AMIA calls on FDA to refine its AI regulatory framework

The American Medical Informatics Association wants the Food and Drug Administration to improve its conceptual approach to regulating medical devices that leverage self-updating artificial intelligence algorithms.


The American Medical Informatics Association wants the Food and Drug Administration to improve its conceptual approach to regulating medical devices that leverage self-updating artificial intelligence algorithms.

The FDA sees tremendous potential in healthcare for AI algorithms that continually evolve—called “adaptive” or “continuously learning” algorithms—that don’t need manual modification to incorporate learning or updates.

While AMIA supports an FDA discussion paper on the topic released in early April, the group is calling on the agency to make further refinements to the Proposed Regulatory Framework for Modifications to Artificial Intelligence/Machine Learning (AI/ML)-Based Software as a Medical Device (SaMD).

“Properly regulating AI and machine learning-based SaMD will require ongoing dialogue between FDA and stakeholders,” said AMIA President and CEO Douglas Fridsma, MD, in a written statement. “This draft framework is only the beginning of a vital conversation to improve both patient safety and innovation. We certainly look forward to continuing it.”

Also See: FDA mulls new regulatory framework for AI-based medical devices

In particular, AMIA sent comments on the framework to the agency, recommending improvements in four areas: continuously learning versus “locked” algorithms; new data inputs’ impact on algorithms’ outputs; cybersecurity in the context of AI/ML-based SaMD; and evolving knowledge about algorithm-driven bias.

When it comes to learning versus locked algorithms, AMIA told the FDA that “while the framework acknowledges the two different kinds of algorithms” it is concerned that the framework is “rooted in a concept that both locked and continuously learning SaMD provides opportunity for periodic, intentional updates.”

Although AMIA’s letter to the agency voiced appreciation for the fact that the framework accounts for new inputs into a SaMD’s algorithm, the group said it is “concerned that a user of SaMD in practice would not have a practical way to know whether the device reasonably applied to their population, and therefore, whether adapting to data on their population would be likely to cause a change based on the SaMD’s learning.”

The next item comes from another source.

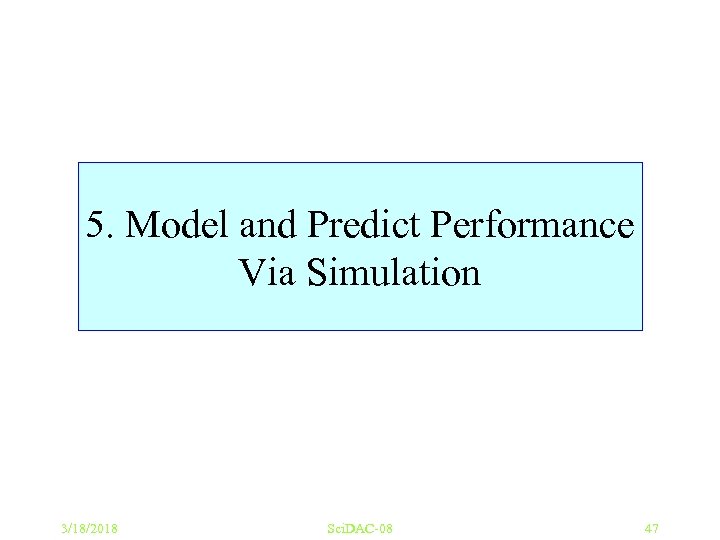 5. Model and Predict Performance Via Simulation

3/18/2018 SciDAC-08 47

In addition, AMIA claimed that the framework “fails to discuss how modifications to SaMD algorithms may be the result of breaches of cybersecurity and the need to make this a component of periodic evaluation” and that the FDA should “consider how cybersecurity risks, such as hacking or data manipulation that may influence the algorithm’s output, may be addressed in a future version of the framework.”

Finally, the group recommended that the agency develop guidance about how and how often developers of SaMD-based products test their products for algorithm-driven biases.